In: Economics
ECON 2307 Week 2 Discussion
1. What are roles (activities) of households, firms, and governments in an economy?
2. What is nominal GDP? Why do we need to calculate real GDP?
3. A Bakery buys $4.00 of flour from a Mill and uses the flour to make bread sold to the public for $12.00. Taking these two transactions into account, what is the effect on GDP?
4. Explain why it is the case that the value of intermediate goods produced and sold during the year is not included directly as part of GDP, but the value of intermediate goods produced and not sold is included directly as part of GDP.
Households act as consumers, they consume final goods and services produced in the economy. They are owners of factors of production like labor, land, capital and entrepreneur, which are supplied to firms.
Households act as savers since excess income over consumption is saved and lent out as investment. Households pay taxes.
Firms make the decision to manufacture and sell goods and services.

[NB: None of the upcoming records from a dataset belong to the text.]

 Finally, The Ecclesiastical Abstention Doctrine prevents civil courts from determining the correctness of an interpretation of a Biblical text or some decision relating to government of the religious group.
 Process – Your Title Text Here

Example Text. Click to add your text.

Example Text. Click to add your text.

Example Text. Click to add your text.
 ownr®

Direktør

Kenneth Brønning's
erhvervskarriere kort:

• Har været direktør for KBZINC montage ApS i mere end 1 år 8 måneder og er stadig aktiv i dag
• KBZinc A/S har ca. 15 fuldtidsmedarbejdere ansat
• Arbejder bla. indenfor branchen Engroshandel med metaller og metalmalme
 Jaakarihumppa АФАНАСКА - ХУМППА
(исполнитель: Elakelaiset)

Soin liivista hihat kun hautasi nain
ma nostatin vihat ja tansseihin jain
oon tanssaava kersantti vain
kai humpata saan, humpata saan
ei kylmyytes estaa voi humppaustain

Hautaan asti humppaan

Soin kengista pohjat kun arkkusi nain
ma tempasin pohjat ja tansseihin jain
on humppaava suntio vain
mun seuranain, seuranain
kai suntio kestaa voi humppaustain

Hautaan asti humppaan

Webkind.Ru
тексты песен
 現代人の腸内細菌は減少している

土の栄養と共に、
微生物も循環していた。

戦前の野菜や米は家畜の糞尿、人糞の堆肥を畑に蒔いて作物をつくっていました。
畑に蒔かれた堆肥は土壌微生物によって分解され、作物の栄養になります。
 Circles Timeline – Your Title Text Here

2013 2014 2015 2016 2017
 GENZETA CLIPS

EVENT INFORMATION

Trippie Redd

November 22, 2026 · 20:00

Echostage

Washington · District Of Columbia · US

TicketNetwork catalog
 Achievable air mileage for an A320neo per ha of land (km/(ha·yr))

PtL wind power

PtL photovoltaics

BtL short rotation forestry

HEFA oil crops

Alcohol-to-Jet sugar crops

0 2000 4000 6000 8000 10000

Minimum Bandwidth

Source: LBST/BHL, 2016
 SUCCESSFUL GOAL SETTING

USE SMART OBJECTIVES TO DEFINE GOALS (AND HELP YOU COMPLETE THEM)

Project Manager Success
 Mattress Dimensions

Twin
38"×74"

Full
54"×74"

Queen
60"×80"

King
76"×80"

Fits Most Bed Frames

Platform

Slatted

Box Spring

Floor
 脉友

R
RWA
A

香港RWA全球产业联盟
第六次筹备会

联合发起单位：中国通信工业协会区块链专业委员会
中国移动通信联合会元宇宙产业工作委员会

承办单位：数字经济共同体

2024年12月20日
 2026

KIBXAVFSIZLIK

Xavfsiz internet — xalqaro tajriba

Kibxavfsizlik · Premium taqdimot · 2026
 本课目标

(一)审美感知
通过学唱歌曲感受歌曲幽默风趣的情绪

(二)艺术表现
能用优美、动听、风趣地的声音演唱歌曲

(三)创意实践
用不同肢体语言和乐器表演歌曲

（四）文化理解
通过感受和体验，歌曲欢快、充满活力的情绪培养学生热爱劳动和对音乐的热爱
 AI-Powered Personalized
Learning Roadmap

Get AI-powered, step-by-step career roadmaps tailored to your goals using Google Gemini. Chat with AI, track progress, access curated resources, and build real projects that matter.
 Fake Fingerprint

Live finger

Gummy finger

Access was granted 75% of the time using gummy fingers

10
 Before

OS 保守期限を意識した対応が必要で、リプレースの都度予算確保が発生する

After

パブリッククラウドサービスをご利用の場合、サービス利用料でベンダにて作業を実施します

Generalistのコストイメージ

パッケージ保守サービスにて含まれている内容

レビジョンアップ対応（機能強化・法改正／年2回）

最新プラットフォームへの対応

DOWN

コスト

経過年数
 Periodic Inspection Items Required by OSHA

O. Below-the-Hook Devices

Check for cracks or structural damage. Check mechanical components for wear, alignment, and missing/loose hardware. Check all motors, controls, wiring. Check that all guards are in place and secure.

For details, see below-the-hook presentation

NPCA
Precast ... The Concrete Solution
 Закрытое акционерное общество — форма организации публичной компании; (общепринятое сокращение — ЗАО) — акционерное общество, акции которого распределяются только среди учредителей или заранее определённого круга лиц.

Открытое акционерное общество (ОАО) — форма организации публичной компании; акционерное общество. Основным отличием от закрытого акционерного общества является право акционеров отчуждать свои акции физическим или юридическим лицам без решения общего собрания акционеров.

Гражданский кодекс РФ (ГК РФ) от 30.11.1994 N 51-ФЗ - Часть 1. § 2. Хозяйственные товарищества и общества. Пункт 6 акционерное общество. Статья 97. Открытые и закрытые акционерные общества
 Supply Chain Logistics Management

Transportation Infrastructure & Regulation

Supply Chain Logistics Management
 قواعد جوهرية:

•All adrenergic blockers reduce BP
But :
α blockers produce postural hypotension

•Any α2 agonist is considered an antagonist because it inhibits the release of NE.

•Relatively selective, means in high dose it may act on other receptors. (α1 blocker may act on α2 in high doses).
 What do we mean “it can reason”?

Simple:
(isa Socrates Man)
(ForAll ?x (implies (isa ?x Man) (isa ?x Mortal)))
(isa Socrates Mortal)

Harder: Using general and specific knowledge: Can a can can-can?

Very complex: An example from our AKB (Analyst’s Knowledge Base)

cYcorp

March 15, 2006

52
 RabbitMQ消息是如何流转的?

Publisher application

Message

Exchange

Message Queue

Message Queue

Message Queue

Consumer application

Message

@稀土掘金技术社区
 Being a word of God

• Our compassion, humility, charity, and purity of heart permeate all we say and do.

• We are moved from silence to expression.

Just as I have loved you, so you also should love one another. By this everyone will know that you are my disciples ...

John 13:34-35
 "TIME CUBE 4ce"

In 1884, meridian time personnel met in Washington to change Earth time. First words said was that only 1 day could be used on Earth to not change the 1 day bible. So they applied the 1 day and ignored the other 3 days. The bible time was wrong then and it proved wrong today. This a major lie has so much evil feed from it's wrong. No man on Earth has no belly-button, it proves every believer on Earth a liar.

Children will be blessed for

They employ and pay for the factors of production like labor, land and capital.
Government plays a key role in all types of economies like capitalist, socialist and mixed economies. In capitalist economy, the government has to encourage free competition, provide incentives for private sector, be a regulatory body, prohibit restrictions on free enterprise like regulating monopolies, maintain law and order, protect property rights, regulate money supply.
In socialist economies, the government controls all production, distribution and consumption decisions. Decisions related to production, allocation of resources, employment, pricing, and consumption are made solely by the government or its central planning authority.
Mixed economy is where both free enterprise and socialism prevail. The government owns public sector corporations like banks, electricity, water, gas etc. The government regulates and provides incentives for the private sector, as well as, provides basic infrastructure for common good.
Nominal GDP is current year prices times current year quantity, it gives the value of goods and services produced at the current year prices.
Real GDP is base year prices times current year quantity. Real GDP controls for the effect of inflation. It gives a more realistic picture. Nominal GDP is always higher than real GDP.